» PAGE:

════════════════

Bindu Nanubhai Desai (born 17 April 1941), better known mononymously as Bindu, is a former Indian actress who was popular in the 1970s. She has acted in over 160 movies in a career that spanned four decades, receiving seven Filmfare award nominations. She is most remembered for her role as Shabnam in Kati Patang (1970) and for her films opposite Prem Chopra.

Bindu made her film debut in 1962, starring in her first movie Anpadh as Kiran. In 1969, she starred in Ittefaq as Renu, and in Do Raaste as Neela. Both films were box-office hits, and Bindu had then received her first nominations for a Filmfare award for her performances in both of the films. In 1972, she starred in Dastaan as Mala, and received her third nomination for a Filmfare award for the film. In 1973, Bindu was then cast in Abhimaan as Chitra. The film was yet another box-office hit, attributing to Bindu's credibility at the time. Her performance in the movie led her to receive her fourth nomination for a Filmfare award. Then, in 1974, she starred in films Hawas as Kamini, and in Imtihan as Rita. Both films were commercially successful, and Bindu received two more Filmfare nominations. In 1976, she then starred in Arjun Pandit as Sarla, and received her last nomination for a Filmfare award.

Early life
Bindu was born to film producer Nanubhai Desai and Jyotsna in Hanuman Bhagda, a small village in the Valsad district in Gujarat and was raised alongside her seven siblings. Bindu's father died in 1954 when she was 13 and being the eldest daughter, the burden of earning money fell on her shoulders.

════════════════

» Records from a data source:
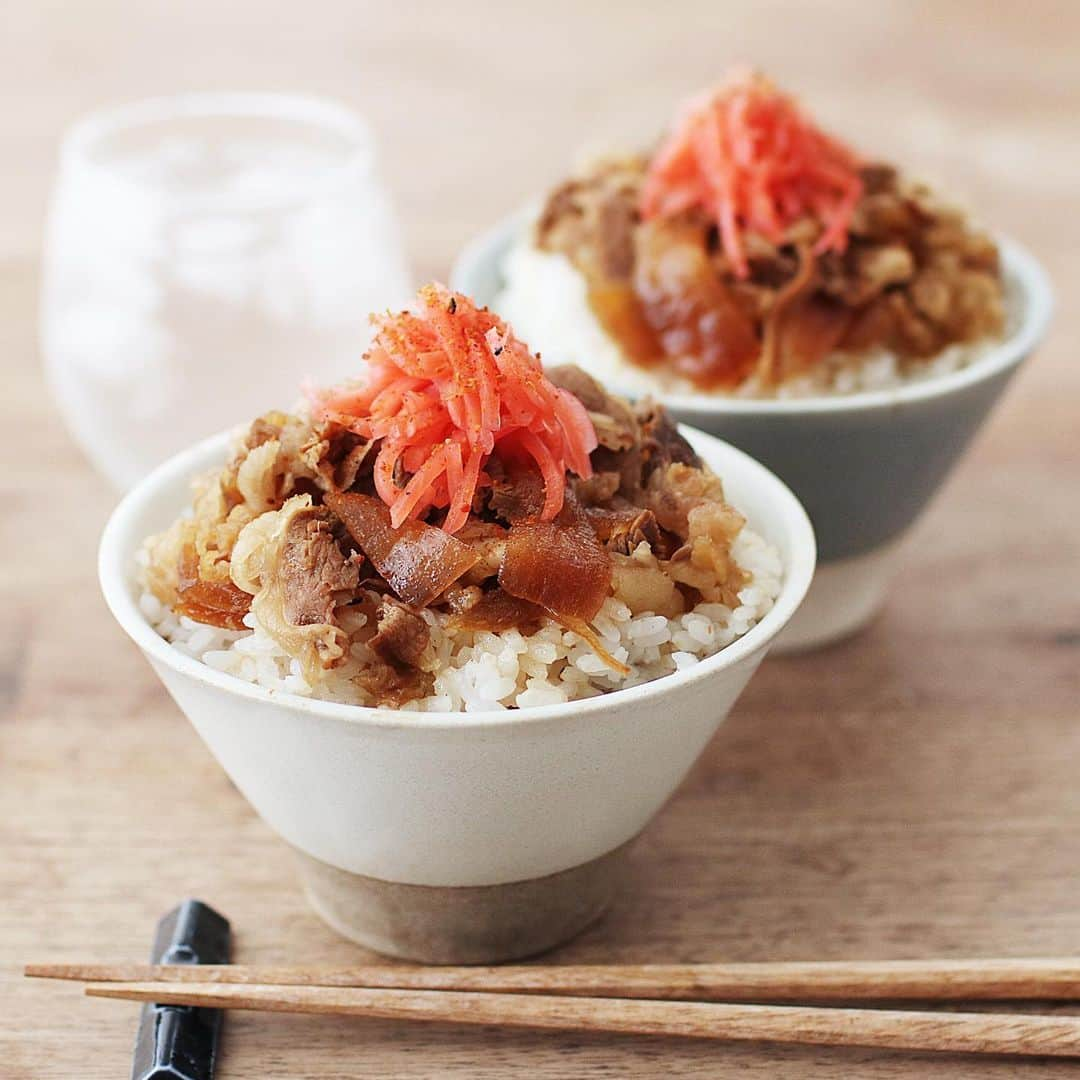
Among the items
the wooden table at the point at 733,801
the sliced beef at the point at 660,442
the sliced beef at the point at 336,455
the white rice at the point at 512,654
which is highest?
the sliced beef at the point at 336,455

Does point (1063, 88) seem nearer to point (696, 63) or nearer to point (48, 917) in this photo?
point (696, 63)

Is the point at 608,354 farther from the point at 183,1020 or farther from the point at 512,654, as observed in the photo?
the point at 183,1020

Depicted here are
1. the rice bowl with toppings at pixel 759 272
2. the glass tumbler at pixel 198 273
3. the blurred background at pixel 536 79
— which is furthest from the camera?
the blurred background at pixel 536 79

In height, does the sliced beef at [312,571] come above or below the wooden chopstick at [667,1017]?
above

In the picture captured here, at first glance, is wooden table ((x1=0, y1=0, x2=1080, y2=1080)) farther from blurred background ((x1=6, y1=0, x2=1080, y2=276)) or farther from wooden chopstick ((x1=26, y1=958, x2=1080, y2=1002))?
blurred background ((x1=6, y1=0, x2=1080, y2=276))

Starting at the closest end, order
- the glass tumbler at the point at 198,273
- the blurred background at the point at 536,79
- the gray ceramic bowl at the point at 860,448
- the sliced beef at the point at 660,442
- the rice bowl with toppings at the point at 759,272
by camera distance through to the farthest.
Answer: the sliced beef at the point at 660,442, the gray ceramic bowl at the point at 860,448, the rice bowl with toppings at the point at 759,272, the glass tumbler at the point at 198,273, the blurred background at the point at 536,79

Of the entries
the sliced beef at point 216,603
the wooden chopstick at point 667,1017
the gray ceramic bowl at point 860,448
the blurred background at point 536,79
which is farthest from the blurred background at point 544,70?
the wooden chopstick at point 667,1017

════════════════

» WORK TO COMPLETE:
1. Answer the following questions using the article on the actress Bindu.
(a) In what year did Bindu's father die?
(b) Which character did Bindu play in her first film, Anpadh?
(c) In which district is the village of Hanuman Bhagda located?
2. List every film that the article on the actress Bindu names as earning her a Filmfare award nomination.
3. Pick up the article on the actress Bindu where it stops, and continue it.

» ANSWERS TO THE EXERCISES:
1.
(a) 1954
(b) Kiran
(c) The Valsad district, in Gujarat

2.
Ittefaq (1969)
Do Raaste (1969)
Dastaan (1972)
Abhimaan (1973)
Hawas (1974)
Imtihan (1974)
Arjun Pandit (1976)

3.
Actors/Directors/Producers Aruna Irani, Indra Kumar, Adi Irani and Firoz Irani are her first cousins (Their mothers are sisters).

Career
Bindu had early successes with Do Raaste and Ittefaq  in 1969. From here she went on to write her success story with Shakti Samanta's Kati Patang (1970), where she had a sizzling cabaret dance, "Mera Naam Shabnam" to her credit; a number which is even today remembered as one of the highlights of the film.

Bindu's mesmerising performances in 1974 as a seductress in Imtihan, and as a nymphomaniac in Hawas, left audiences asking for more. With a string of hits behind her, she successfully managed to break out of the myth that married actresses usually do not go to become sex symbols, especially in the Hindi film industry. She is the third point in the 'holy trinity' of item number queens. Along with Helen and Aruna Irani, Bindu defined the Bollywood 'cabaret' dance number and the role of the 'Vamp'.

Her acting ability was seen in films like Hrishikesh Mukherjee's films Arjun Pandit and Abhimaan, where she won raves for playing a very sympathetic character. She proved to be just as convincing as the crippled woman in Chaitali and as the deglamorised role of wife to Ashok Kumar, in Arjun Pandit. She played the villain's moll in Zanjeer and became famous as Mona Darling.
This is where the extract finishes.